In the aftermath of a natural disaster, the transportation network is disrupted due to the debris blocking the roads and obstructing the flow of relief aid and search-and-rescue teams between critical facilities and disaster sites. In the first few days following a disaster, in order to deliver aid to those in need, blocked roads must be cleared by pushing the debris to the sides. In this context, we define the road network recovery problem (RNRP) as finding a schedule to clear the roads with limited resources such that all the service demanding locations are served in the shortest possible time. First, we address the deterministic RNRP and propose a novel network science inspired measure to quantify the criticality of the components within a disrupted service network and develop a restoration heuristic.

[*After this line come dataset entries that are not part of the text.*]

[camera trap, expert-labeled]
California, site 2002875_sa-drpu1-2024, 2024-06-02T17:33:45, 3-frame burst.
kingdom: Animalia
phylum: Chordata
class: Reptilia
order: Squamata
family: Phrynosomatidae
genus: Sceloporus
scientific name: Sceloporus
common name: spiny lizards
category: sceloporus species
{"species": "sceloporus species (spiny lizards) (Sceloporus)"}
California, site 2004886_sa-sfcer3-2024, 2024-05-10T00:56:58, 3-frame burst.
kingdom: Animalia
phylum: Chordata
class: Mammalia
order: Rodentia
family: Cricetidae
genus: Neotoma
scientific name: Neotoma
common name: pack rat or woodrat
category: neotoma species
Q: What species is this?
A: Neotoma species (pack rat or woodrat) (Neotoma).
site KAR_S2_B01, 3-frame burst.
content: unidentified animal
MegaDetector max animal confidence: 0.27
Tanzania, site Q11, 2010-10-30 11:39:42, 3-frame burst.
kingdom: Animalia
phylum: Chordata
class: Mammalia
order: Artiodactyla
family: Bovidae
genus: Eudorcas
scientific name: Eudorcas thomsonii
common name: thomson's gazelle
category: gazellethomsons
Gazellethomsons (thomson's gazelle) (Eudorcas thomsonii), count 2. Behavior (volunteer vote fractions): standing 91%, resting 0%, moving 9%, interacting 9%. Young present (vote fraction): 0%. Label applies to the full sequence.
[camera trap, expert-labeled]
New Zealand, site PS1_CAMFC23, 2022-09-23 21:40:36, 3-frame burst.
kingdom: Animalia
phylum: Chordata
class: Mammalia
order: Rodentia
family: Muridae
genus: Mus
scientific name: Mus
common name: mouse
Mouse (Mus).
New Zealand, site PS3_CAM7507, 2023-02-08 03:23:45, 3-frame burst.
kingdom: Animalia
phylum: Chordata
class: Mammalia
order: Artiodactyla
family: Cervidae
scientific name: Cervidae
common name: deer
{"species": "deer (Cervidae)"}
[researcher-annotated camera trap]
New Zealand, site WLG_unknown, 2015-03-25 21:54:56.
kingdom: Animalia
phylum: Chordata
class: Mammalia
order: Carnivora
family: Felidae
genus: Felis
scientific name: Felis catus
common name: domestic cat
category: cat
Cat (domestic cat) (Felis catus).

Next, we consider RNRP with stochastic demand and propose an approximate dynamic programming approach for identifying an effective policy under uncertainty.

Bio: Dr. Özlem Ergun is a COE Distinguished Professor and Associate Chair for Graduate Studies in Mechanical and Industrial Engineering at Northeastern University. Dr. Ergun’s research focuses on design and management of large-scale and decentralized networks. She has applied her work on network design, management, and resilience to problems arising in many critical systems including transportation, pharmaceuticals, and healthcare. She has worked with organizations that respond to emergencies and humanitarian crises around the world, including USAID, UNWFP, UNHCR, IFRC, OXFAM America, CARE USA, FEMA, USACE, CDC, AFCEMA, and MedShare International. Recently, Dr. Ergun partnered with the Massachusetts’ Executive Office of Elder Affairs
(EOEA) to help match qualified medical professionals to Long Term Care facilities with open positions around the state as part of the state’s response efforts to COVID19. Dr. Ergun also served as a member of the National Academies Committee on Building Adaptable and Resilient Supply Chains after Hurricanes Harvey, Irma, and Maria and the National Academies Committee on Security of America’s Medical Supply Chain. She was the President of INFORMS Section on Public Programs, Service and Needs in 2013. She currently serves as the Area Editor at the Operations Research journal for Policy Modeling and the Public Sector Area and a Department co-Editor at MSOM journal for Environment, Health and Society Department.

Prior to joining Northeastern, Dr. Ergun was the Coca-Cola Associate Professor in the School of Industrial and Systems Engineering at Georgia Institute of Technology, where she also co-founded and co-directed the Health and Humanitarian Systems Research Center at the Supply Chain and Logistics Institute. She received a B.S. in Operations Research and Industrial Engineering from Cornell University in 1996 and a Ph.D. in Operations Research from the Massachusetts Institute of Technology in 2001.